(Stored data entries)
——————

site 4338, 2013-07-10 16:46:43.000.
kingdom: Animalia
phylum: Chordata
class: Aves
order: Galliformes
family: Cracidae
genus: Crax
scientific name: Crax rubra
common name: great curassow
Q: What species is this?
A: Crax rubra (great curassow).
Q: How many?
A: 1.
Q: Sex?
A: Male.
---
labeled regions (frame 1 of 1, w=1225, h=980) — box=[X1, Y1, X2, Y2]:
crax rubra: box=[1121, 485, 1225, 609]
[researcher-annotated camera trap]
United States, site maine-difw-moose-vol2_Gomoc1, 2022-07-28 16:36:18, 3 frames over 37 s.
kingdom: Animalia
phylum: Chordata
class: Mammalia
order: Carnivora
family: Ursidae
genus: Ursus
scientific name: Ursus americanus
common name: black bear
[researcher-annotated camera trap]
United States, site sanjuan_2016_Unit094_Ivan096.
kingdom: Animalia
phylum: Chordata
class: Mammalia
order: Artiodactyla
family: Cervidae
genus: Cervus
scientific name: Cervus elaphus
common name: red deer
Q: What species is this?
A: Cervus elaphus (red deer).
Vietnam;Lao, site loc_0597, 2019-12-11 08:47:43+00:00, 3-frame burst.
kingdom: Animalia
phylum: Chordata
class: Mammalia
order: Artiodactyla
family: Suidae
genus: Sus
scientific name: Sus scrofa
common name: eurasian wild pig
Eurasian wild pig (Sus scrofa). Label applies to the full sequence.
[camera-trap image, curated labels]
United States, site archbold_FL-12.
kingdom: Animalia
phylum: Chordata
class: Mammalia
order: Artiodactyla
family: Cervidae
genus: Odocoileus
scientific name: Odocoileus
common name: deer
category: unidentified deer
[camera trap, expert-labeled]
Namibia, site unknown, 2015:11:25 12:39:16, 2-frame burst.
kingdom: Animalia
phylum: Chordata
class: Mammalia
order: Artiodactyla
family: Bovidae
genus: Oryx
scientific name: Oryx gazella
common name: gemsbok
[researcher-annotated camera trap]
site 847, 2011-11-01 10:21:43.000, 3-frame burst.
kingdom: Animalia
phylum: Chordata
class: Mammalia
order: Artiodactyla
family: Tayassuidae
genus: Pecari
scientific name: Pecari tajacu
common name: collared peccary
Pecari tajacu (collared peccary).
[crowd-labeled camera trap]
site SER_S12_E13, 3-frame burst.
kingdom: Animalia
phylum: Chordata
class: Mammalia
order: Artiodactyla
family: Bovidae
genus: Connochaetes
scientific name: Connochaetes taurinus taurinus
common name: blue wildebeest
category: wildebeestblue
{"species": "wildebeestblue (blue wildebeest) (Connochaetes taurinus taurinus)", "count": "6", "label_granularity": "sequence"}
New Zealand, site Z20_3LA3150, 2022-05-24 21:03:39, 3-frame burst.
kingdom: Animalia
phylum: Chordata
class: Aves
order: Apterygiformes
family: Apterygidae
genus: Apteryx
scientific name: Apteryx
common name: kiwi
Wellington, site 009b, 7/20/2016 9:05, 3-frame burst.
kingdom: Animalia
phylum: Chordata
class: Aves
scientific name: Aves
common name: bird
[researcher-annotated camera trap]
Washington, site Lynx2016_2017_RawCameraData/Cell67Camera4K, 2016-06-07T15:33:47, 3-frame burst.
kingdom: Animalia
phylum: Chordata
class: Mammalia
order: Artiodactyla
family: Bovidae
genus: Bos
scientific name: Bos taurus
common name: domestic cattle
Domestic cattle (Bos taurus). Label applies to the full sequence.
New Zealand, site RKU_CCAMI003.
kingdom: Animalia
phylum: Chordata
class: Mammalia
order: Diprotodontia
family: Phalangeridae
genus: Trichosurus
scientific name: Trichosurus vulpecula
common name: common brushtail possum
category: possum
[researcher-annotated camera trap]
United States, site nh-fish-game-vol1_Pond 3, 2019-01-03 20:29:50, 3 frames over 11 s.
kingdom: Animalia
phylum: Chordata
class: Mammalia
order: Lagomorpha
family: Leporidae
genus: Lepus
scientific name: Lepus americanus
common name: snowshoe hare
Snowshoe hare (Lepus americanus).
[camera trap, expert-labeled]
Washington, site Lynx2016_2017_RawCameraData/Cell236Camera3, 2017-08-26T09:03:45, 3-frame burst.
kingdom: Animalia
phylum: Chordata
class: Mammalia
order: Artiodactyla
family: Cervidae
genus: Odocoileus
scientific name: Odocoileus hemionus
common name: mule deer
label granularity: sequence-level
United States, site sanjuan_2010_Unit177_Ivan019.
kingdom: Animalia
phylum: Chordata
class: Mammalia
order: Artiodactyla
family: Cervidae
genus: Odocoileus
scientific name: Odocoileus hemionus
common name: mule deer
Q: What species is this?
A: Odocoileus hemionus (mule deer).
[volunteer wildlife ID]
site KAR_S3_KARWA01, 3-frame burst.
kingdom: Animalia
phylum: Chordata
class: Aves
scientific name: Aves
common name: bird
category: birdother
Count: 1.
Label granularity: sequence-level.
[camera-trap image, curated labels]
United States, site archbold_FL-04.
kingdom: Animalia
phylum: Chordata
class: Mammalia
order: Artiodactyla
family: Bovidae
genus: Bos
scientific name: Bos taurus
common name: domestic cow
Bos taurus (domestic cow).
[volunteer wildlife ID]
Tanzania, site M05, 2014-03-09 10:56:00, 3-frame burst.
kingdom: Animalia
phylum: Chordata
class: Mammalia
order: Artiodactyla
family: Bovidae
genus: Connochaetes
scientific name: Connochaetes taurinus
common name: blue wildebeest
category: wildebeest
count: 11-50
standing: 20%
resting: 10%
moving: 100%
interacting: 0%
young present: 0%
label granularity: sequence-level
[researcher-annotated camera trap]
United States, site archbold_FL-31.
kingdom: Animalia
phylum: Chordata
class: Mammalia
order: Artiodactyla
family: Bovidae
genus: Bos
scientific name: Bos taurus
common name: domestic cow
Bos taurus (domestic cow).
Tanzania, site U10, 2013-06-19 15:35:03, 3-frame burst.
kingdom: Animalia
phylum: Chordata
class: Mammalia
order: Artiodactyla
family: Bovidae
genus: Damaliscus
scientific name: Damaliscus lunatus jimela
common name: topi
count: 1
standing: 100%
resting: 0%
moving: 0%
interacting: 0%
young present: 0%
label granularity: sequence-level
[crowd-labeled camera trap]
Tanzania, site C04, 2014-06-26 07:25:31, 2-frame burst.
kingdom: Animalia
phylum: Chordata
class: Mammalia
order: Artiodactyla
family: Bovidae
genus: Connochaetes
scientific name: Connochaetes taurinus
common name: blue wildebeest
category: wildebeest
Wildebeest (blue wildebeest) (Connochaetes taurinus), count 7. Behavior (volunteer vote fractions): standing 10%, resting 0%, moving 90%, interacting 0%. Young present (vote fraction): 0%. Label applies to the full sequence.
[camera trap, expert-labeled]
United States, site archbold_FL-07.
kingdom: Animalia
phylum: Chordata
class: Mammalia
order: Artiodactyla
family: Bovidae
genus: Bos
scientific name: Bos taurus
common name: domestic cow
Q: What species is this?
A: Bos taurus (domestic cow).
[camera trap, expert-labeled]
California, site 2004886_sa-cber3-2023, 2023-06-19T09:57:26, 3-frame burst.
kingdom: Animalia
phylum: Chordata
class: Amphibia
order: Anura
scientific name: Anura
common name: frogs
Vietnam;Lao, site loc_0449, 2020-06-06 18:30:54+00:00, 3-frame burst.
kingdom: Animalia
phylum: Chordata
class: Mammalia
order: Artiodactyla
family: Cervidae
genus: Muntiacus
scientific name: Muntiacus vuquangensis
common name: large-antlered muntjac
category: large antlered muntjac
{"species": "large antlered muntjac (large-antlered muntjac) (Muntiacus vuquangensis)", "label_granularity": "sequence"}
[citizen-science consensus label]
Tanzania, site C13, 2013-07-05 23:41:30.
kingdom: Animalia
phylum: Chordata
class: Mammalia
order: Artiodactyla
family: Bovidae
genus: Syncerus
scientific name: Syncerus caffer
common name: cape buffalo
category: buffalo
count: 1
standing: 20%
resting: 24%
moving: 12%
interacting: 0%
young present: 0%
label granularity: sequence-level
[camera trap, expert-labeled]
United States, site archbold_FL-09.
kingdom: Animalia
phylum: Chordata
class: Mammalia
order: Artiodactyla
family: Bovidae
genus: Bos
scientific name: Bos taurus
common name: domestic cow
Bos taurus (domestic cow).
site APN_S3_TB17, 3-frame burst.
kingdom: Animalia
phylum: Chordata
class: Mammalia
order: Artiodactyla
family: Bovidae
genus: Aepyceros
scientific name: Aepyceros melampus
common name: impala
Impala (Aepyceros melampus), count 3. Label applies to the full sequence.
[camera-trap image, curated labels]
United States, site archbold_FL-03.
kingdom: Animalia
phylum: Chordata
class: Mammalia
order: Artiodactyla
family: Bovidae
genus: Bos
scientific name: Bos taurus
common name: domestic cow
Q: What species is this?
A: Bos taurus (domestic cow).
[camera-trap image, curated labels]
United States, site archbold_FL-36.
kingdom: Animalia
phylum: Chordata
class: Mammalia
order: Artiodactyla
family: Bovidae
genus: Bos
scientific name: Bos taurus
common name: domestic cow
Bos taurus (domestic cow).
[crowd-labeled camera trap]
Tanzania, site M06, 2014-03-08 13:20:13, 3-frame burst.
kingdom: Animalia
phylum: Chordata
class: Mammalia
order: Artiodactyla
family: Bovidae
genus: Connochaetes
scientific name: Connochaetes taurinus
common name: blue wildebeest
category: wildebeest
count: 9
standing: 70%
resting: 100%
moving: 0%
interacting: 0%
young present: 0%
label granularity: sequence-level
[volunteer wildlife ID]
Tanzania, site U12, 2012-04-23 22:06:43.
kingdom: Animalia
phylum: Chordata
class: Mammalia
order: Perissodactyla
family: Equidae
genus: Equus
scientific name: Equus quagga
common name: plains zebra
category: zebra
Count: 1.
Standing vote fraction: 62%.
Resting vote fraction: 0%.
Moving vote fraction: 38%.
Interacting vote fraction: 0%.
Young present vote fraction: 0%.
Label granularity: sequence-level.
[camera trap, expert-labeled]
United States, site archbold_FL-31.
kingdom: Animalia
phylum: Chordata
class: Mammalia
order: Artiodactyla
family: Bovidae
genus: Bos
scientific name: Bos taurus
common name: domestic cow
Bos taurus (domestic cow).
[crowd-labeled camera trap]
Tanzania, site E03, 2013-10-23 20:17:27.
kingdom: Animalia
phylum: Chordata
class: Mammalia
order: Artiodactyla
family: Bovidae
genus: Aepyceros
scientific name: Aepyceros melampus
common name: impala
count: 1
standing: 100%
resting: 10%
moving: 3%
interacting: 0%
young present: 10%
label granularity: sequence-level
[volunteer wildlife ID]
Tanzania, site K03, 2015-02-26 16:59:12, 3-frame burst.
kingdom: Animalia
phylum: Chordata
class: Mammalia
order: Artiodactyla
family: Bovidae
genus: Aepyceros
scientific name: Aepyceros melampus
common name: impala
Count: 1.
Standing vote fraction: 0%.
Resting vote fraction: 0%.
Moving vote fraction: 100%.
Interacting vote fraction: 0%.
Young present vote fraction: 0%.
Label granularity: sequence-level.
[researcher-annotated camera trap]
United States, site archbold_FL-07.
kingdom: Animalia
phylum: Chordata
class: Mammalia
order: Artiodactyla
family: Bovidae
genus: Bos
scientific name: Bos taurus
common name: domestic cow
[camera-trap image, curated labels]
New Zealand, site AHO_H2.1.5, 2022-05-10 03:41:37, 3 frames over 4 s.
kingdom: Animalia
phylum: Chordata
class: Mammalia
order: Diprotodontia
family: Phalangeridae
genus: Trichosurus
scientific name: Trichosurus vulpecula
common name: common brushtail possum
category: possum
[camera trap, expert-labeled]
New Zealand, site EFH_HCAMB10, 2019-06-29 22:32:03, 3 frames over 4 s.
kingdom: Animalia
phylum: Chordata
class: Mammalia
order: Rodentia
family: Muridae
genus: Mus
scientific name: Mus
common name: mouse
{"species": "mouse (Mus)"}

——————

• [ABOUT THIS EXERCISE]: Look over the entries above and tally the lines containing the string "wildebeestblue"; the answer is that total only.

• [PROBLEM SOLUTION]: 2